ExpVid: A Benchmark for Experiment Video Understanding & Reasoning
Yicheng Xu, Yue Wu, Jiashuo Yu, Ziang Yan, Tianxiang Jiang, Yinan He, Qingsong Zhao, Kai Chen, Yu Qiao, Limin Wang, Manabu Okumura, Yi Wang
2025-10-15
Summary
This paper introduces a new way to test how well artificial intelligence models, specifically those that can understand both images and text, can grasp the details of scientific experiments shown in videos.
What's the problem?
Current tests for these AI models don't accurately reflect the complexity of real lab work, especially in fields like chemistry or biology where things are done hands-on. Existing benchmarks focus on simple recognition, but don't challenge the AI to understand the *process* of an experiment, the order of steps, or how the experiment connects to its overall scientific goal. They miss the subtle details and long-term tracking needed to truly understand what's happening in a lab.
What's the solution?
The researchers created a new benchmark called ExpVid, which uses videos of actual scientific experiments taken from published research. ExpVid tests the AI on three levels: recognizing tools and actions, understanding the correct order of steps, and finally, connecting the experiment to the scientific conclusions presented in the paper. They used a combination of automatic tools and expert scientists to carefully label the videos, ensuring the AI needs to really *see* and understand what's happening.

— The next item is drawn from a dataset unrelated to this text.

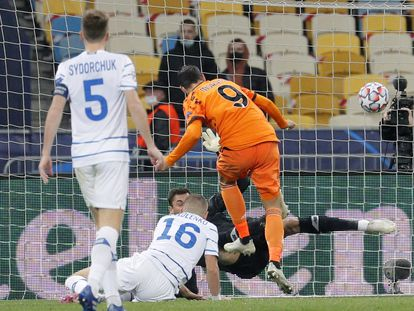 Morata anota su segundo gol de cabeza contra el Dínamo de Kiev este martes en Kiev.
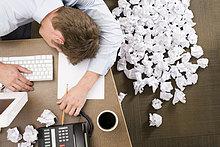Kaufmann umgeben von crumpled Paper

They then tested 19 different AI models on this benchmark.
Why it matters?
This work is important because it shows that current AI models, while good at recognizing basic things, struggle with the more complex reasoning needed to understand and potentially assist with scientific research. It highlights a gap between the performance of privately owned AI models and those available for public use, and provides a clear path for improving AI so it can become a reliable partner for scientists in the lab.
Abstract
Multimodal Large Language Models (MLLMs) hold promise for accelerating scientific discovery by interpreting complex experimental procedures. However, their true capabilities are poorly understood, as existing benchmarks neglect the fine-grained and long-horizon nature of authentic laboratory work, especially in wet-lab settings. To bridge this gap, we introduce ExpVid, the first benchmark designed to systematically evaluate MLLMs on scientific experiment videos. Curated from peer-reviewed video publications, ExpVid features a new three-level task hierarchy that mirrors the scientific process: (1) Fine-grained Perception of tools, materials, and actions; (2) Procedural Understanding of step order and completeness; and (3) Scientific Reasoning that connects the full experiment to its published conclusions. Our vision-centric annotation pipeline, combining automated generation with multi-disciplinary expert validation, ensures that tasks require visual grounding. We evaluate 19 leading MLLMs on ExpVid and find that while they excel at coarse-grained recognition, they struggle with disambiguating fine details, tracking state changes over time, and linking experimental procedures to scientific outcomes. Our results reveal a notable performance gap between proprietary and open-source models, particularly in high-order reasoning. ExpVid not only provides a diagnostic tool but also charts a roadmap for developing MLLMs capable of becoming trustworthy partners in scientific experimentation.